Stored data
● ● ● ●

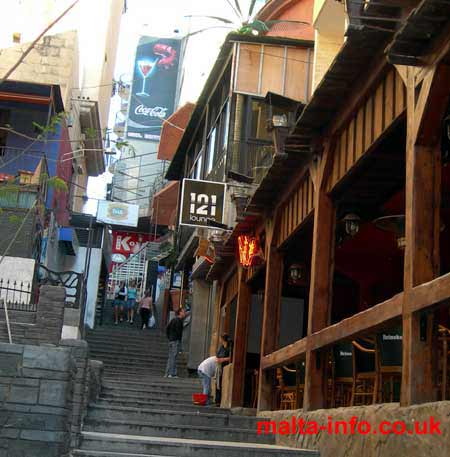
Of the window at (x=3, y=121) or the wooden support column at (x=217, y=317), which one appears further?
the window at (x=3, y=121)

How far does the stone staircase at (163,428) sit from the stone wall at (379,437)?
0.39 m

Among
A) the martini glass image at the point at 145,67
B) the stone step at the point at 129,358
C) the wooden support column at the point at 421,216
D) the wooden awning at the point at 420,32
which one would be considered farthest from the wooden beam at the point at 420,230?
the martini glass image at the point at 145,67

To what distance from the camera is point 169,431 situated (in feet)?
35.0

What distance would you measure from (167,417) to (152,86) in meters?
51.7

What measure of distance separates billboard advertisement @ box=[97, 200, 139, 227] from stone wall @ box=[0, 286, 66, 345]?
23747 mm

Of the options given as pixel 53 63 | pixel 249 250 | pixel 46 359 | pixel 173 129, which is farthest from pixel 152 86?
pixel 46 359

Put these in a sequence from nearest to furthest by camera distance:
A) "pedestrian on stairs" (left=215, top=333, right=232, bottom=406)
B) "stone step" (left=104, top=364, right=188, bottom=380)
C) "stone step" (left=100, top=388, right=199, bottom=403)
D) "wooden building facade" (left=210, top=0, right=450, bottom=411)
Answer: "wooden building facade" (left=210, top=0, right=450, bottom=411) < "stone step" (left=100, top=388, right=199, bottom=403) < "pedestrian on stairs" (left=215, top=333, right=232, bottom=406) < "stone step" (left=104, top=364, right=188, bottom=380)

● ● ● ●

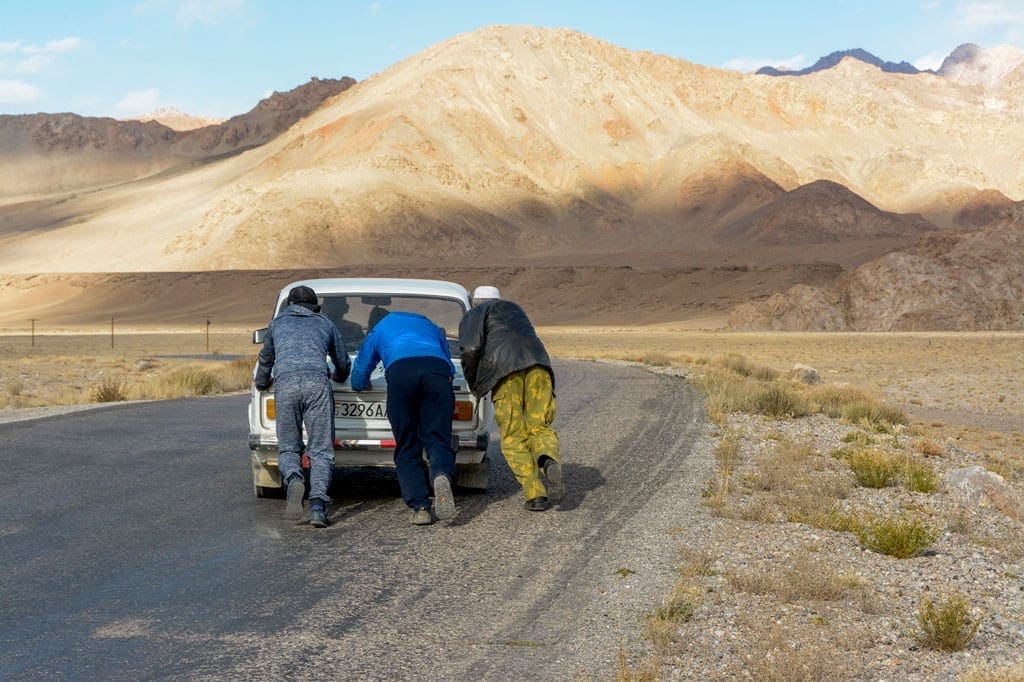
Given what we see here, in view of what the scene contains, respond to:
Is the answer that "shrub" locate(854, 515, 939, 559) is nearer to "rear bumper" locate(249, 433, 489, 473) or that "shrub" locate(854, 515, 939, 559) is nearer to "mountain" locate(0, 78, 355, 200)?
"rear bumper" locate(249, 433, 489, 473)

● ● ● ●

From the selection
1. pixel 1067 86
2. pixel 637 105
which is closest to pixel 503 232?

● ● ● ●

Task
Pull out the stretch from the line containing "Put these in" through the line containing "right=450, bottom=411) <" in the rows above, reproducing each line character for character and including nothing else.

Answer to this exercise
Put these in a sequence from nearest to furthest by camera distance:
A) "pedestrian on stairs" (left=215, top=333, right=232, bottom=406)
B) "stone step" (left=104, top=364, right=188, bottom=380)
C) "stone step" (left=100, top=388, right=199, bottom=403)
D) "wooden building facade" (left=210, top=0, right=450, bottom=411)
Answer: "wooden building facade" (left=210, top=0, right=450, bottom=411) < "stone step" (left=100, top=388, right=199, bottom=403) < "pedestrian on stairs" (left=215, top=333, right=232, bottom=406) < "stone step" (left=104, top=364, right=188, bottom=380)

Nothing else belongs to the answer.